--- start of Record set ---

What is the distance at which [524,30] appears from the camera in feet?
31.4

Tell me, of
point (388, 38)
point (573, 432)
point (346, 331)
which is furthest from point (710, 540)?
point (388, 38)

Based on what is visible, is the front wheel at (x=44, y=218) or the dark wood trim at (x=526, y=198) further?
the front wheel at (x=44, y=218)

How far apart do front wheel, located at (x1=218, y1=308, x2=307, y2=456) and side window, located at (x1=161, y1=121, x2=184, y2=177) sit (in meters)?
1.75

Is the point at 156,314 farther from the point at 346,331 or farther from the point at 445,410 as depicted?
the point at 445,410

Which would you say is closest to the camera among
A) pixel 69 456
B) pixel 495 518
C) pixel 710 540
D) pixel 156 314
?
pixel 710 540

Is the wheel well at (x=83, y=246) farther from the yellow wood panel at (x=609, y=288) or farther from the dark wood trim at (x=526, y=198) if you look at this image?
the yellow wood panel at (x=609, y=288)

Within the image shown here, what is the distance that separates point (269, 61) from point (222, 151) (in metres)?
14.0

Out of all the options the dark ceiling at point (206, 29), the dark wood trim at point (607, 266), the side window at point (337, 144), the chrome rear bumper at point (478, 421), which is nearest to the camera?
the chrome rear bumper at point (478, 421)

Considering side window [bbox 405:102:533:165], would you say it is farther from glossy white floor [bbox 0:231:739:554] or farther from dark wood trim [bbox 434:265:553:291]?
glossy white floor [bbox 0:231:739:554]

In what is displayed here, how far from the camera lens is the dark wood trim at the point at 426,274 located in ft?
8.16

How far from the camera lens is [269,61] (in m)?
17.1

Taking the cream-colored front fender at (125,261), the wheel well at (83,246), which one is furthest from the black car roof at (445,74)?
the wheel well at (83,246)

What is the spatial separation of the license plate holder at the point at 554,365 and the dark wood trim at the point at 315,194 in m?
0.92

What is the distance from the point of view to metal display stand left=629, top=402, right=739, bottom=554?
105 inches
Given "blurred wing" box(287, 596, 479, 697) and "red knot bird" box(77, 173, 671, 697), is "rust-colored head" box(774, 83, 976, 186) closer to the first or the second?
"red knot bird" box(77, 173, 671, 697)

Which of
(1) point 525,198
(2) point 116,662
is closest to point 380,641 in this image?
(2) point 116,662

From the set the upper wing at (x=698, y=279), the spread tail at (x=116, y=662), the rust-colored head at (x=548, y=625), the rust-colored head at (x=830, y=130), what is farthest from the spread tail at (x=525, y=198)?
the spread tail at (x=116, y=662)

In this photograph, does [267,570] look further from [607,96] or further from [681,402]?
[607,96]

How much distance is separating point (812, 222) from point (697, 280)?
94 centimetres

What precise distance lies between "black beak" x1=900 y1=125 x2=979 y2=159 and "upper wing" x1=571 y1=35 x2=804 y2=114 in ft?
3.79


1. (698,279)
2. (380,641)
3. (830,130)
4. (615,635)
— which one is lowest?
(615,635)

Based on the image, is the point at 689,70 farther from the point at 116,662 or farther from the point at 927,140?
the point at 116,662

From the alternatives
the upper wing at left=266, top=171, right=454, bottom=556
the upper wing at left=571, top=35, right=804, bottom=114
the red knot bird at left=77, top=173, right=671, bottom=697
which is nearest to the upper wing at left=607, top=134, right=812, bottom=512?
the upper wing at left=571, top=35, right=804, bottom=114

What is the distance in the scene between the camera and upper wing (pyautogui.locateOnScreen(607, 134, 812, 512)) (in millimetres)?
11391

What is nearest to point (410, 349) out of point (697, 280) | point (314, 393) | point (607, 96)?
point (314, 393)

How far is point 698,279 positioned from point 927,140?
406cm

--- end of Record set ---

▶ [Given instruction]: Retype the material above, line by line, exactly.

▶ [Output]:
What is the distance at which [524,30] appears from the camera in feet?
31.4

Tell me, of
point (388, 38)
point (573, 432)
point (346, 331)
which is furthest from point (710, 540)?
point (388, 38)

Based on what is visible, is the front wheel at (x=44, y=218) or the dark wood trim at (x=526, y=198) further?
the front wheel at (x=44, y=218)

How far apart do front wheel, located at (x1=218, y1=308, x2=307, y2=456) and side window, located at (x1=161, y1=121, x2=184, y2=177) sit (in meters)?
1.75

Is the point at 156,314 farther from the point at 346,331 or farther from the point at 445,410 as depicted?
the point at 445,410

Which would you say is closest to the camera among
A) pixel 69 456
B) pixel 495 518
C) pixel 710 540
D) pixel 156 314
?
pixel 710 540

Is the wheel well at (x=83, y=246) farther from the yellow wood panel at (x=609, y=288) or farther from the dark wood trim at (x=526, y=198) if you look at this image?
the yellow wood panel at (x=609, y=288)

Within the image shown here, what is the distance that separates point (269, 61) from point (222, 151) (in metres)?
14.0

Out of all the options the dark ceiling at point (206, 29), the dark wood trim at point (607, 266), the side window at point (337, 144), the chrome rear bumper at point (478, 421), which is nearest to the camera?
the chrome rear bumper at point (478, 421)

Considering side window [bbox 405:102:533:165], would you say it is farther from glossy white floor [bbox 0:231:739:554] or farther from dark wood trim [bbox 434:265:553:291]?
glossy white floor [bbox 0:231:739:554]

In what is displayed here, how far from the camera lens is the dark wood trim at the point at 426,274 located in ft?
8.16

How far from the camera lens is [269,61] (in m)?
17.1

Taking the cream-colored front fender at (125,261), the wheel well at (83,246), which one is furthest from the black car roof at (445,74)?
the wheel well at (83,246)

What is the spatial separation of the license plate holder at the point at 554,365 and the dark wood trim at the point at 315,194 in m?
0.92

What is the distance from the point of view to metal display stand left=629, top=402, right=739, bottom=554?
105 inches
Given "blurred wing" box(287, 596, 479, 697) and "red knot bird" box(77, 173, 671, 697), is "rust-colored head" box(774, 83, 976, 186) closer to the first or the second?
"red knot bird" box(77, 173, 671, 697)

Which of
(1) point 525,198
(2) point 116,662
is closest to point 380,641 in this image?
(2) point 116,662

From the set the upper wing at (x=698, y=279), the spread tail at (x=116, y=662), the rust-colored head at (x=548, y=625), the rust-colored head at (x=830, y=130), what is farthest from the spread tail at (x=525, y=198)?
the spread tail at (x=116, y=662)

In this photograph, does [267,570] look further from [607,96] or further from [681,402]?
[607,96]

How much distance is separating point (812, 222) from point (697, 280)?
94 centimetres

What precise distance lies between "black beak" x1=900 y1=125 x2=979 y2=159 and "upper wing" x1=571 y1=35 x2=804 y2=114 in ft?
3.79


1. (698,279)
2. (380,641)
3. (830,130)
4. (615,635)
— which one is lowest?
(615,635)

Based on the image, is the point at 689,70 farther from the point at 116,662 or farther from the point at 927,140?
the point at 116,662

From the alternatives
the upper wing at left=266, top=171, right=454, bottom=556
the upper wing at left=571, top=35, right=804, bottom=114
the red knot bird at left=77, top=173, right=671, bottom=697
which is nearest to the upper wing at left=607, top=134, right=812, bottom=512?
the upper wing at left=571, top=35, right=804, bottom=114

What is the distance in the scene between the camera and upper wing (pyautogui.locateOnScreen(607, 134, 812, 512)) (in millimetres)?
11391

What is nearest to point (410, 349) out of point (697, 280) | point (314, 393) | point (607, 96)?
point (314, 393)

How far is point 698,279 positioned from point 927,140?
406cm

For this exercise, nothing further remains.